• LESETEXT
☆ ☆ ☆ ☆ ☆ ☆ ☆

Medienhäuser aus Deutschland fordern von den Regierungen in Israel und Ägypten in einem Offenen Brief Zugang zum Gazastreifen für ihre Berichterstatterinnen und Berichterstatter. In dem gemeinsamen Appell heißt es: "Fast ein Jahr Krieg, und noch immer verhindern Ihre Regierungen, dass wir uns unbegleitet und unabhängig ein Bild über die Situation in Gaza machen können. Der fast absolute Ausschluss internationaler Medien bei einer Krise dieser enormen weltweiten Tragweite ist in der jüngeren Geschichte beispiellos."

Der Offene Brief ist von Chefredakteurinnen und Chefredakteuren sowie Intendantinnen und Intendanten der öffentlich-rechtlichen wie privater überregionaler Medienhäusern unterzeichnet. Es sind "Der Spiegel", "Die Zeit" und "Zeit Online", ARD, ZDF, "taz", "Süddeutsche Zeitung", "Stern", Deutsche Welle, "Bild", "Welt", Arte, das Redaktionsnetzwerk Deutschland, "Handelsblatt", RTL und ntv sowie die Organisationen Reporter ohne Grenzen und der Deutsche Journalisten-Verband.

Außerdem hat Deutschlands größte Nachrichtenagentur, die Deutsche Presse-Agentur, unterschrieben. dpa-Chefredakteur Sven Gösmann sagt: "Nichts ist wahrhaftiger als Augenzeugenschaft unabhängiger Journalistinnen und Journalisten - gerade für uns als Nachrichtenagentur. Deshalb unterstützen wir die Forderung, diese unabhängige Berichterstattung zu ermöglichen."

"Wir sind keine Konfliktpartei"

☆ ☆ ☆ ☆ ☆ ☆ ☆

• AUFGABENSTELLUNG
A) Schreiben Sie aus dem Text zum Offenen Brief den Abschnitt ab, der mit „Der Offene Brief“ beginnt und bis einschließlich „der Deutsche Journalisten-Verband.“ reicht.
B) Erklären Sie in ein bis drei Sätzen, warum die Deutsche Presse-Agentur laut dem Text zum Offenen Brief die Forderung unterstützt.
Das Material wird zur Bearbeitung nicht gebraucht.

• DATEN
☆ ☆ ☆ ☆ ☆ ☆ ☆

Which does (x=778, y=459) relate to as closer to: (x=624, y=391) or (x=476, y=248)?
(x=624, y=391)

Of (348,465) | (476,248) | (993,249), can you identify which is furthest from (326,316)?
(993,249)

☆ ☆ ☆ ☆ ☆ ☆ ☆

• LÖSUNGEN
A)
Der Offene Brief ist von Chefredakteurinnen und Chefredakteuren sowie Intendantinnen und Intendanten der öffentlich-rechtlichen wie privater überregionaler Medienhäusern unterzeichnet. Es sind "Der Spiegel", "Die Zeit" und "Zeit Online", ARD, ZDF, "taz", "Süddeutsche Zeitung", "Stern", Deutsche Welle, "Bild", "Welt", Arte, das Redaktionsnetzwerk Deutschland, "Handelsblatt", RTL und ntv sowie die Organisationen Reporter ohne Grenzen und der Deutsche Journalisten-Verband.

B) Laut dpa-Chefredakteur Sven Gösmann ist nichts wahrhaftiger als die Augenzeugenschaft unabhängiger Journalistinnen und Journalisten, gerade für eine Nachrichtenagentur. Deshalb unterstützt die dpa die Forderung, diese unabhängige Berichterstattung zu ermöglichen.